I don’t want to insult anyone, but I think the real problem is that people don’t understand the chemistry — not even at a freshman level — that’s involved in thinking about what it would take to turn CO2 into fuel on an industrial scale.
Briefly, it’s like this: the carbon in CO2 is completely oxidized, and can’t react in any convenient way to release energy. Hydrocarbons, on the other hand, contain carbon that’s completely reduced, and when this carbon is burned large amounts of energy are released, along with oxidized carbon and water. It is simply not possible to turn the oxidized carbon of CO2 back into reduced carbon without the input of much more energy than was released in the first place. Photosynthesis is the most well-known way to make reduced carbon out of oxidized carbon.
Overly eager reporting may have made some readers doubt it, but of course they know all this at Los Alamos. At the Lab, they’re probably mostly jazzed about the cool chemical tricks they’ve come up with.
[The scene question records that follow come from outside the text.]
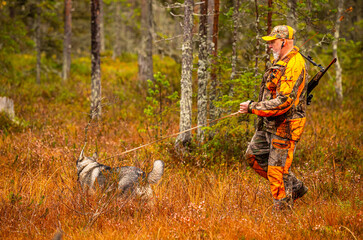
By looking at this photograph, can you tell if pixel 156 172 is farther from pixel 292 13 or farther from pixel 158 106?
pixel 292 13

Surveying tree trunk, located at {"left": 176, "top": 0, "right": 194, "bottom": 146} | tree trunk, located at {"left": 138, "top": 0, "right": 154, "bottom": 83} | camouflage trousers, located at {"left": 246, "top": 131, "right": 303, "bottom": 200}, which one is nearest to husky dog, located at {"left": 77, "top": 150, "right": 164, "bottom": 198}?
camouflage trousers, located at {"left": 246, "top": 131, "right": 303, "bottom": 200}

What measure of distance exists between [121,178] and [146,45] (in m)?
10.1

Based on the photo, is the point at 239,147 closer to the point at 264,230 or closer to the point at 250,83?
the point at 250,83

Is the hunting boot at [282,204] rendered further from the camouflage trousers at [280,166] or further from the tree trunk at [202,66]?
the tree trunk at [202,66]

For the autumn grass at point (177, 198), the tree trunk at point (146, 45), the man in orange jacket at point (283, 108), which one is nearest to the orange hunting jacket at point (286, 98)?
the man in orange jacket at point (283, 108)

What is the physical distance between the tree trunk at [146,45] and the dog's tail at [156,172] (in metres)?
9.70

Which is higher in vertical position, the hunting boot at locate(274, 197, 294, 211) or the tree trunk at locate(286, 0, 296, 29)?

I suppose it’s possible they were blindsided by the coverage. Still, they did take the time to trademark the name of their process — it’s called Green FreedomTM (Dang! I was going to use that one!), and they claim in the press release that the process is “transformational.” Maybe the process is technically sweet, but I don’t see how they can call it transformational. It’s easier to make a silk purse out of a sow’s ear than to make fuel out of CO2.
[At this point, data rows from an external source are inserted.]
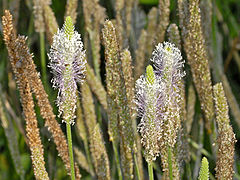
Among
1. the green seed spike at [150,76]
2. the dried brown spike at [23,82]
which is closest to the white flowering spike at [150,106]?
the green seed spike at [150,76]

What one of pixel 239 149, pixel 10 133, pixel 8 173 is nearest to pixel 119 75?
pixel 10 133

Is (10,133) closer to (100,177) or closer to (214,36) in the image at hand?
(100,177)

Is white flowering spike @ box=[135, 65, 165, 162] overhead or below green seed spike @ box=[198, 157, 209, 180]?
overhead

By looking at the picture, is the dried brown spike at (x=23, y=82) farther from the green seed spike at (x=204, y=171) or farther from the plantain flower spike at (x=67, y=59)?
the green seed spike at (x=204, y=171)

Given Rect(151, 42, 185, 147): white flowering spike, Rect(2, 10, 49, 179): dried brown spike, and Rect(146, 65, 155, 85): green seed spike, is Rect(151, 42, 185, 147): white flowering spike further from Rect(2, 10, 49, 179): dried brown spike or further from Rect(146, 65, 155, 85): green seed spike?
Rect(2, 10, 49, 179): dried brown spike

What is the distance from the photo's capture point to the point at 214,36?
111 cm

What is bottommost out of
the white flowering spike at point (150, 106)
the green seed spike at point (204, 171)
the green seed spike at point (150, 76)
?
the green seed spike at point (204, 171)

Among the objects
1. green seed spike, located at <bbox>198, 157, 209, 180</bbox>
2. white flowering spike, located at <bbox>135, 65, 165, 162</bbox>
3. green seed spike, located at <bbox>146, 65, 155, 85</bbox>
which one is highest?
green seed spike, located at <bbox>146, 65, 155, 85</bbox>

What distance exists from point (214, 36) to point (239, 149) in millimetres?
274

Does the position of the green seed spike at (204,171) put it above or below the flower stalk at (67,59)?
below

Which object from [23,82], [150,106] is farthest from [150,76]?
[23,82]

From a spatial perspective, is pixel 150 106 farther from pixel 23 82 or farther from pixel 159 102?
pixel 23 82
Perhaps by staying within the current confines of academia, very little can change, on the other hand, a rebel, traveling newer concepts and discovering newer rules for academias’ bindings, will, by daring breakaway from conventionality find the magic catalyst to economically combine one of the the many carbon forms we have at our disposal with hydrogen yielding cheap liquid fuel, or will it be silicon and nitrogen or coal gas and hydrogen, or even a high energy form of hydrogenated bio-diesel fuel? Is the idea to store energy so that solar can be accumulated and transported and used at will, maybe? or is there a better battery in the near future? or a whole new energy paradgm.